TASK ITEM:
In the entries that follow, how many lines include the string "taurinus"? The answer is the number only.

PROVIDED DATA:
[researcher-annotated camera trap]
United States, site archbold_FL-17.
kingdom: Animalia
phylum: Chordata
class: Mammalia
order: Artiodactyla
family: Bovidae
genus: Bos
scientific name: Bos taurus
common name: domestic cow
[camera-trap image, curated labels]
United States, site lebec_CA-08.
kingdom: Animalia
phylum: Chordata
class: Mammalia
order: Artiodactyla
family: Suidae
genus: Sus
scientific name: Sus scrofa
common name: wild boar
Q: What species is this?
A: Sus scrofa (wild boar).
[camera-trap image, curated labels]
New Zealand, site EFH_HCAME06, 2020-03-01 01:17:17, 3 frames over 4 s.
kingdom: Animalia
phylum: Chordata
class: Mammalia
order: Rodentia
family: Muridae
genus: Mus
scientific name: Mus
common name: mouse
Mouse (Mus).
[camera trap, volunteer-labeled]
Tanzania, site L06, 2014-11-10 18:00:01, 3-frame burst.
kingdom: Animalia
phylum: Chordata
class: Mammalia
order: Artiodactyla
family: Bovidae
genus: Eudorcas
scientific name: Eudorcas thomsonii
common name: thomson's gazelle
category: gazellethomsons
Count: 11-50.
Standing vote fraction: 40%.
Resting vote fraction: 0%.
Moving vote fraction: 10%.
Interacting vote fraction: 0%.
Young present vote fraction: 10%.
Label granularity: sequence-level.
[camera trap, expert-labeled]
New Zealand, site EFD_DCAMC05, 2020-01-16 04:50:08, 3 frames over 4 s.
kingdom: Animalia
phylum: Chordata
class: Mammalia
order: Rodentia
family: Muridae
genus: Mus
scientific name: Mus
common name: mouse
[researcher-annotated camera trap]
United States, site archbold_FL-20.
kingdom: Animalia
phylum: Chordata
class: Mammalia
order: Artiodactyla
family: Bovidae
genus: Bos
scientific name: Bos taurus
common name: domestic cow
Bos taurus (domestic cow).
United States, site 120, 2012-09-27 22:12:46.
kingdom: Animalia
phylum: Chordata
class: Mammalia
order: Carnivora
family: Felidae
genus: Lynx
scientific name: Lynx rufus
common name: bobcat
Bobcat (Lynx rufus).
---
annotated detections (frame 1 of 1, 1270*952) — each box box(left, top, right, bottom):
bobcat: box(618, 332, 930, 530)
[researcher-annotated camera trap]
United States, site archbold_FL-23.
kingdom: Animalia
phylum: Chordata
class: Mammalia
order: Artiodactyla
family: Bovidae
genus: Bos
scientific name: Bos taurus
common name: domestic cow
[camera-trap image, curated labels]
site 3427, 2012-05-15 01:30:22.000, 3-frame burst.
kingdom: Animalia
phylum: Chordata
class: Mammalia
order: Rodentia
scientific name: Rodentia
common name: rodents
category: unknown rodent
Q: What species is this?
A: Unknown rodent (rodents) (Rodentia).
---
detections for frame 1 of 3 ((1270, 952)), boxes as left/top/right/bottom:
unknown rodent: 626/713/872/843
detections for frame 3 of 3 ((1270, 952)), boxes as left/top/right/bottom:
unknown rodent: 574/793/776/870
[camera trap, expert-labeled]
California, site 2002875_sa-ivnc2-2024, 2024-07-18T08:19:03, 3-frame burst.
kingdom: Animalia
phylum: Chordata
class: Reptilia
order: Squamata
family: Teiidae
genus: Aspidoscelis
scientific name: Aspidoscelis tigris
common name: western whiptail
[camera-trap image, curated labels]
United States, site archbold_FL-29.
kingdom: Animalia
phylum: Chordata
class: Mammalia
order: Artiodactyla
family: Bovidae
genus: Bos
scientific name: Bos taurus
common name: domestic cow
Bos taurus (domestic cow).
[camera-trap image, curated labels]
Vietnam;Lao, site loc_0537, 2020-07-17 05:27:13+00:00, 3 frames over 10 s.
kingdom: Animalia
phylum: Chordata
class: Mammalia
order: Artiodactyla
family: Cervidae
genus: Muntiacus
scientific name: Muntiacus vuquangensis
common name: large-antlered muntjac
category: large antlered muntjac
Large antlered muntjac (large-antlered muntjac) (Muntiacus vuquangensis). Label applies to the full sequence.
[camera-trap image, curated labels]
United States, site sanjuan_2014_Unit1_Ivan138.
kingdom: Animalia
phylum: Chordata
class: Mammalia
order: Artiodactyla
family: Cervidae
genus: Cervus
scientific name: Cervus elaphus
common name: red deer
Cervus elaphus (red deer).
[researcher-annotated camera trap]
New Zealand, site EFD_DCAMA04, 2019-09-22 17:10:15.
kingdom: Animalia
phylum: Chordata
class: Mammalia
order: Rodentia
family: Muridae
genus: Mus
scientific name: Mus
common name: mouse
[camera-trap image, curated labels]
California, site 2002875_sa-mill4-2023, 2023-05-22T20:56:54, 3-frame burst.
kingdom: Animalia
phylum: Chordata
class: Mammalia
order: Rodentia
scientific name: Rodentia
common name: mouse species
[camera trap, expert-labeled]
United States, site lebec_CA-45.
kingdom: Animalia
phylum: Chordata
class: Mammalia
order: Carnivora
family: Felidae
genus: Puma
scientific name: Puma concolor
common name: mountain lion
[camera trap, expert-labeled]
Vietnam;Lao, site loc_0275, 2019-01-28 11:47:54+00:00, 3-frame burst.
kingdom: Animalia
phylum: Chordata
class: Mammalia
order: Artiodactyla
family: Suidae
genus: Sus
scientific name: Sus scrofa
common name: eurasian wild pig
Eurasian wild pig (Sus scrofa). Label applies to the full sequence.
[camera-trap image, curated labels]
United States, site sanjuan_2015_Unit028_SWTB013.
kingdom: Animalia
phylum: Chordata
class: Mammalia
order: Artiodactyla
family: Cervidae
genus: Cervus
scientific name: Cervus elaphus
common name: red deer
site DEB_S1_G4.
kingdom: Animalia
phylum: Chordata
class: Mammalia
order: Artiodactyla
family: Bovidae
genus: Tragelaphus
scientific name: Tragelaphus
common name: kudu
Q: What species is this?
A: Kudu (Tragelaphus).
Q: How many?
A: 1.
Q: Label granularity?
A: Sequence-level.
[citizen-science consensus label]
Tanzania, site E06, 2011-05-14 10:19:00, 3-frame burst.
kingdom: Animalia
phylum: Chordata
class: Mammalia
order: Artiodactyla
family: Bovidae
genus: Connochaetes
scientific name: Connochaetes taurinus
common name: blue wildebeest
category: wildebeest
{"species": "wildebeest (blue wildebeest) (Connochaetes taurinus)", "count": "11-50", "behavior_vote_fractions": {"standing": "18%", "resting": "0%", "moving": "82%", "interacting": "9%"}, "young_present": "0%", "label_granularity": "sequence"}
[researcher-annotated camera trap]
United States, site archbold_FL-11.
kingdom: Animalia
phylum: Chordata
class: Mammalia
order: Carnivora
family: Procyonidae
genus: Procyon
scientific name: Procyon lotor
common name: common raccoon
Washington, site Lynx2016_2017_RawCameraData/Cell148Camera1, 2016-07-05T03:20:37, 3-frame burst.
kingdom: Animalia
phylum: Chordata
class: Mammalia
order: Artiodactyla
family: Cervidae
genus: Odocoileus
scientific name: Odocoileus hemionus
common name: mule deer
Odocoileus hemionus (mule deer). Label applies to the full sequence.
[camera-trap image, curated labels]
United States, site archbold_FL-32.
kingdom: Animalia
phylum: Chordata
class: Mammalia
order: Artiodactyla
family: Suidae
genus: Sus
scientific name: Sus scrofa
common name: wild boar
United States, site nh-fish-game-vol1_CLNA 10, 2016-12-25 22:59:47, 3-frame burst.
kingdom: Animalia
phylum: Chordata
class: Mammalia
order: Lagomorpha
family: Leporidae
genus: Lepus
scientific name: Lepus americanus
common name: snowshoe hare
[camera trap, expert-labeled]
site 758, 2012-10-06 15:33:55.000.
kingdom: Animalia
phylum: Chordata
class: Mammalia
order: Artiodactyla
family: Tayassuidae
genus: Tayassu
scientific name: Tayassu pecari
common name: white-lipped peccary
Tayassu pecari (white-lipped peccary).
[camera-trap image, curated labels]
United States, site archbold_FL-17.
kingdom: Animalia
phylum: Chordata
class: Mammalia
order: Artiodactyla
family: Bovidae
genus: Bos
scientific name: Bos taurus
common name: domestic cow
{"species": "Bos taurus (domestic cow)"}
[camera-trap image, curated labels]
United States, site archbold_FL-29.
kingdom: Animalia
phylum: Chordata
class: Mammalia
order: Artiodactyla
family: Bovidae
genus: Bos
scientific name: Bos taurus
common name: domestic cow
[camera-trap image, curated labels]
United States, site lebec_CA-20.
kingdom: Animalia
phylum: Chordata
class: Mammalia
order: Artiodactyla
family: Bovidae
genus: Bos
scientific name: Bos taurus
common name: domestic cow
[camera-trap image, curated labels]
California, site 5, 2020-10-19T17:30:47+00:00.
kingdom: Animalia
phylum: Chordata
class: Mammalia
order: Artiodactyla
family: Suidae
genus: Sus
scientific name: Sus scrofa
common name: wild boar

RESPONSE TO THE TASK:
2